I think Rev. Winzer has 13? I alas, only 8.


----------



## toddpedlar

We have three ex-utero, and one in-utero at the moment... the three older girls are Abigail Marie (6), Sarah Grace (4) and Rebekah Anne (turns 2 on 5/22). The fourth is also a girl, who by common consensus is already named Naomi Elizabeth. 

Todd


----------



## LadyFlynt

Chris said:


> Why did you leave -0- off the poll?
> 
> <--empty quiver.....


I believe the question was meant "if you have children, how many".

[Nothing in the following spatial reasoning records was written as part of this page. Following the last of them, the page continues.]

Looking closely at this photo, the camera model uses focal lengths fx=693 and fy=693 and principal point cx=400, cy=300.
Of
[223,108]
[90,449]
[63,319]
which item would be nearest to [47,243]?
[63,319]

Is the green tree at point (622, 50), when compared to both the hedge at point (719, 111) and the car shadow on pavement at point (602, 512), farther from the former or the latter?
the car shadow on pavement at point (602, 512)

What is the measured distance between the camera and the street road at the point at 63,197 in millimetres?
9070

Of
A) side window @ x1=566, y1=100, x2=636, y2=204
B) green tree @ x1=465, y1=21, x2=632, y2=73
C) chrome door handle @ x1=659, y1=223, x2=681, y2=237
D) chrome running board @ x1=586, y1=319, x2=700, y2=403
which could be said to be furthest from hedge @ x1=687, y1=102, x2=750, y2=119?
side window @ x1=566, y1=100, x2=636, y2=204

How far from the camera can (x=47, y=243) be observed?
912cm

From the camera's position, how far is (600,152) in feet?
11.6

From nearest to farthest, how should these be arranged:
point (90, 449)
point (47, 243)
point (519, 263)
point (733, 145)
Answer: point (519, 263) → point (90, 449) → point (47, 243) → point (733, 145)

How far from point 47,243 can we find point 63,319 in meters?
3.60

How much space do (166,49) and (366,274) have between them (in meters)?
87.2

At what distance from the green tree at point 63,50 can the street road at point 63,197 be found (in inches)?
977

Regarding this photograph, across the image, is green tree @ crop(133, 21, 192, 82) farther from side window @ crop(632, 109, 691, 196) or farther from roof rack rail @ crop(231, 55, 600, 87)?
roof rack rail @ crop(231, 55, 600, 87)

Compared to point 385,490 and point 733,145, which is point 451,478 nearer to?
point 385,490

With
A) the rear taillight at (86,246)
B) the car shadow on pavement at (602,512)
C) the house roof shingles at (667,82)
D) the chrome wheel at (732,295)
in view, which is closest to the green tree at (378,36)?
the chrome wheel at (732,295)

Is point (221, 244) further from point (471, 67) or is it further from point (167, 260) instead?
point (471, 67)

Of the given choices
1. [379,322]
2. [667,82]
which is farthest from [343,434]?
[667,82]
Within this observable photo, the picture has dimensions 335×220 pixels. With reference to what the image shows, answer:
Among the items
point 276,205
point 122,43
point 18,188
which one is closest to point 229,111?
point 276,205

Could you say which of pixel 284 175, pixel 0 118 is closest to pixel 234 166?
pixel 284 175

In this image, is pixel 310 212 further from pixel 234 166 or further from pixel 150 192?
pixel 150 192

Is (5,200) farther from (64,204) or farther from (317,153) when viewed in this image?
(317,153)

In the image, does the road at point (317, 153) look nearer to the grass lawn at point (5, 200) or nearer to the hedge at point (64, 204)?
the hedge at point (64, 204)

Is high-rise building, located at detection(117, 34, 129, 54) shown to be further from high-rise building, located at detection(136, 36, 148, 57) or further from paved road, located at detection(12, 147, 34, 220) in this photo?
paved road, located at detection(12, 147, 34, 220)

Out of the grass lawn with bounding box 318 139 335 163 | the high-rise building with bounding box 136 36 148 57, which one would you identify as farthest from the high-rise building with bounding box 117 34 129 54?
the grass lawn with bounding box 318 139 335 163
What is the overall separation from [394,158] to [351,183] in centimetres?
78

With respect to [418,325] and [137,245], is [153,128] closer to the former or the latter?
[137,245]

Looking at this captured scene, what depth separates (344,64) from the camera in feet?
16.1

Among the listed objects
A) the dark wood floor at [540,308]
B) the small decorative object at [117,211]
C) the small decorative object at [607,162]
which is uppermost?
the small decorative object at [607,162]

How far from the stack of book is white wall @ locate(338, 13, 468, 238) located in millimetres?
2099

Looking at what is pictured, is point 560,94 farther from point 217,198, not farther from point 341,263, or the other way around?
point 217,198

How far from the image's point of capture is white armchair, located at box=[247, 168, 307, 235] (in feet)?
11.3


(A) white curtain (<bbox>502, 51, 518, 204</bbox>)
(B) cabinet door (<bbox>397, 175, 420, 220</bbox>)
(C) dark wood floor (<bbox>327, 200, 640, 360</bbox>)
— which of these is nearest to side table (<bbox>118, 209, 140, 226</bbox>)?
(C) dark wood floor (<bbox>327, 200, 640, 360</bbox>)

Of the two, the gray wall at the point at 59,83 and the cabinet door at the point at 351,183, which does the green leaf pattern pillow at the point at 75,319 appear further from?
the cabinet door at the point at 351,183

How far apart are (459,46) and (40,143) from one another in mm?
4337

Please do not take threads on having children as personal attacks or affronts.


----------



## Chris

I'm sorry - I didn't mean that as an indicator of being offended. I was merely curious. Seems like there are a good many single people here, and -0- would be a common poll choice.


----------



## Raj

*we two, our two*

Hi ! In India our govt is propogating "we two, our two" policy and we seem to be following that.

We have two kids namely Joel (son) of 4 years and a daughter, Upasana of 2 years. 

pls pray for us.


----------



## KMK

We have 4: 12, 10, 8, 6

We might have one on the way! If you have time, pls pray because we really want more. (This would be our first reversal baby)

We are also hoping to adopt from the county. We are awaiting our 'home study'.


----------



## larryjf

3 kids (1 of which is a step-child)

Zoe (age 4), Brian (age 6, almost 7), Autumn (age 24).


----------



## Kevin

LadyFlynt said:


> I believe the question was meant "if you have children, how many".
> 
> Please do not take threads on having children as personal attacks or affronts.



Thanks, That was exactly how I meant it.


----------



## Puritanhead

> How many children do you have? Natural or adopted.


What about legitimate or illegitimate?


Anyway, I believe my parents would vote for "Enough" if you had that as a vote option.


----------



## LadyFlynt

Chris said:


> I'm sorry - I didn't mean that as an indicator of being offended. I was merely curious. Seems like there are a good many single people here, and -0- would be a common poll choice.


That is true.


----------



## kvanlaan

Five: Esther, Joseph, Hannah, Anneliese and Izaak (with hopefully Judah, Isaiah, Elijah and Josiah on the way from Ethiopia by spring of '08.)


----------



## bradofshaw

I win!!


----------



## larryjf

bradofshaw said:


> I win!!



You have enough to start you own nation


----------



## Kevin

Puritanhead said:


> What about legitimate or illegitimate?
> 
> 
> Anyway, I believe my parents would vote for "Enough" if you had that as a vote option.


----------



## Kenneth_Murphy

My son Calvin Gregory (3 months) is plenty to keep my wife and I busy.


----------



## ReformedWretch

One adopted who we love more than I can say but she needs prayer for salvation from God's wrath.


----------



## toddpedlar

Puritanhead said:


> Anyway, I believe my parents would vote for "Enough" if you had that as a vote option.



My parents would agree with yours concerning our family.... both my parents and my in-laws think we are absolutely certifiable for having three kids, let alone the fourth who is due in September. We've clearly not listened to our parents.


----------



## KMK

toddpedlar said:


> My parents would agree with yours concerning our family.... both my parents and my in-laws think we are absolutely certifiable for having three kids, let alone the fourth who is due in September. We've clearly not listened to our parents.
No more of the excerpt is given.